***** Quoted passage *****

Reduced blog; I've been working on a version of FixMyStreet for Symbian S60 devices.
If you want snark, how about this? I always thought that the BMW not-minis were telling in themselves. Objects are an ideology made manifest.
The original Mini was a minimal car, one designed to be even cheaper than the ones sold to the workers in the factories that made them. Beyond Ford. As a side effect, it was also light, beautiful, and efficient in space and energy.
The "New Mini" is absurdly large, by comparison - it's not that much smaller than a 3-door Land Rover Freelander, which is reasonably sensible despite being aesthetically an SUV. The Freelander was, after all, reasonably sized, space planned to carry a load, engineered to work off-road, and driven by a highly efficient turbo-diesel engine. Perhaps not coincidentally, it wasn't pretty. The BMW Mini, however, is a mass of gratuitous placky bits. Over the last ten years, we have lived in the era of gratuitous auto design; I grew up with cars that were advertised on their drag coefficient and their fuel consumption, but not long after I was legally allowed to drive, there was this weird rococo decadence of trucks without ground clearance.
At the same time there was a binge on property, which swelled outwards where there was land enough, and inwards in crappy construction and natural gas-guzzling, and which swelled even more in price where the land wasn't available. Foxtons' fake-neat cars were part of the performance of the property binge; speculating in property was meant to feel subversive and young. You doubt? Look at the arse-awful fake graffiti sprayed on them. Fake art on fake coachwork on a fake economy for fake people.
What would fit? Perhaps, if they go down, there may be a supply of "New Minis" going cheap. Maybe I should apply for an Arts Council grant to stack up 20 or so of them in Trafalgar Square and topple them, using a Chinese-made bulldozer. We could beat them with our shoes and torch them with gallons of bioethanol, or maybe homebrew high-test peroxide.
1 comment:
Two embarrassing mini tales.
I bailed out of the UK for fifteen years after the the last crash. Lived in Kreuzburg just after the wall came down etc.

***** Dataset entries *****

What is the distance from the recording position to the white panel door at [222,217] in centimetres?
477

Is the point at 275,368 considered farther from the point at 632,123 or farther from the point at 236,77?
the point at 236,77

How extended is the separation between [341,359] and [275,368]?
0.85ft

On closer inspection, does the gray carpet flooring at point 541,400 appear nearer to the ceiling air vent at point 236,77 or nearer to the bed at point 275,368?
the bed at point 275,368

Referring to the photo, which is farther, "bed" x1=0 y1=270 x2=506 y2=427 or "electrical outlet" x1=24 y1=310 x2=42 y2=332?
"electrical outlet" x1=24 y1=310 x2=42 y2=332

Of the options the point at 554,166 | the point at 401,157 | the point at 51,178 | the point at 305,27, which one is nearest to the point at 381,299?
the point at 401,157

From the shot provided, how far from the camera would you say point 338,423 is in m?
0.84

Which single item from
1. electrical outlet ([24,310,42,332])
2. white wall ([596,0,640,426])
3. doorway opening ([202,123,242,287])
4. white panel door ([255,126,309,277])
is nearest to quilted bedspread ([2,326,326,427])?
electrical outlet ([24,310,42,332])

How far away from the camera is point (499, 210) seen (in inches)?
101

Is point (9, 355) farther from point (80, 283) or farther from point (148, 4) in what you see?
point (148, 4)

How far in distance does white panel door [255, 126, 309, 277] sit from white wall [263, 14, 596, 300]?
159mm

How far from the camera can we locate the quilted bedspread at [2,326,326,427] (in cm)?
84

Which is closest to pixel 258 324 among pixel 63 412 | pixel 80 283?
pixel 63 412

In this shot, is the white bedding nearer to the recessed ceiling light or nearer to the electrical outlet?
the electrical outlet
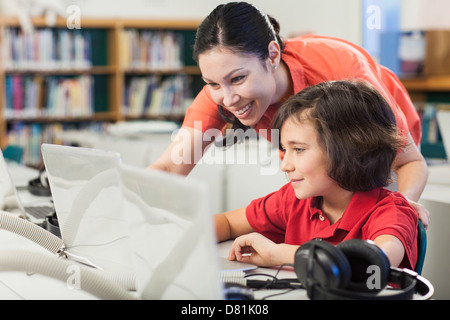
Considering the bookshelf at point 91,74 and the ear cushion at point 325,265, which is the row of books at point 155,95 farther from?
the ear cushion at point 325,265

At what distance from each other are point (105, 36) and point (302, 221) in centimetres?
409

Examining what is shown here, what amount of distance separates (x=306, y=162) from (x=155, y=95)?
408 cm

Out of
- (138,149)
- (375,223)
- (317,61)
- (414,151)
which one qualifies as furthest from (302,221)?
(138,149)

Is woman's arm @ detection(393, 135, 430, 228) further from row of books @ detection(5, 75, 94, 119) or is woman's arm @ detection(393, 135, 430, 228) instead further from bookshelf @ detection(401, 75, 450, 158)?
row of books @ detection(5, 75, 94, 119)

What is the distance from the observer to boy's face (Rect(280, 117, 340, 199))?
1.10 meters

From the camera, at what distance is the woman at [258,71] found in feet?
4.32

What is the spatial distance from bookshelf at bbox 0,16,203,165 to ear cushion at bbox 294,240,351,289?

*****

- Request 1 -
Using the blog post about the BMW Mini, decide whether each statement agrees with it. Answer yes or no, and quote the words that settle each one. (a) The original Mini was meant to cost less than the cars sold to the factory workers who built it. (b) The Freelander ran on a petrol engine. (c) The writer grew up with cars advertised on their drag coefficient and fuel consumption.
- Request 2 -
Rewrite the blog post about the BMW Mini, starting with "Reduced blog; I've" and going on through "space and energy.", and swap "factories" for "plants".
- Request 3 -
Write the next part of the blog post about the BMW Mini, picking up after its last sentence.
The entries have no connection to the blog post about the BMW Mini.

- Written response 1 -
(a) Yes: "one designed to be even cheaper than the ones sold to the workers in the factories that made them."
(b) No: "driven by a highly efficient turbo-diesel engine."
(c) Yes: "I grew up with cars that were advertised on their drag coefficient and their fuel consumption"

- Written response 2 -
Reduced blog; I've been working on a version of FixMyStreet for Symbian S60 devices.
If you want snark, how about this? I always thought that the BMW not-minis were telling in themselves. Objects are an ideology made manifest.
The original Mini was a minimal car, one designed to be even cheaper than the ones sold to the workers in the plants that made them. Beyond Ford. As a side effect, it was also light, beautiful, and efficient in space and energy.

- Written response 3 -
I had a job in the East and had to visit Frankfurt an Oder a lot. I was given the office (vintage) mini to commute in. I was working such long hours I fell asleep at the wheel, one early dawn motorway trip. The car hit the central reservation, bounced off and went sideways down into the opposite ditch. Luclkily it didn't turn over. I was taken to the local police Headquarters in Zossen, the former site of the military underground WWII command centre for Berlin, and later a STASI installation.
The Polizei, to my surprise, proved very sympathetic and helpful.
I came back last year to work as a consultant, to find the landscape so utterly changed I hardly recognised the place.
In a fit of madness I contacted Foxtons to see what the housing market was like. I was taxied about in one of the garish minis from one preposterously overpriced rabbit hutch to the other, all within sight of Canary Wharf.
The final straw was when we parked up beside an ex council flat being tarted up for a 300K sale. The agent was a bit reluctant to leave the car for long as he suspected some sort of vandalism problem involving the locals and his prominent target.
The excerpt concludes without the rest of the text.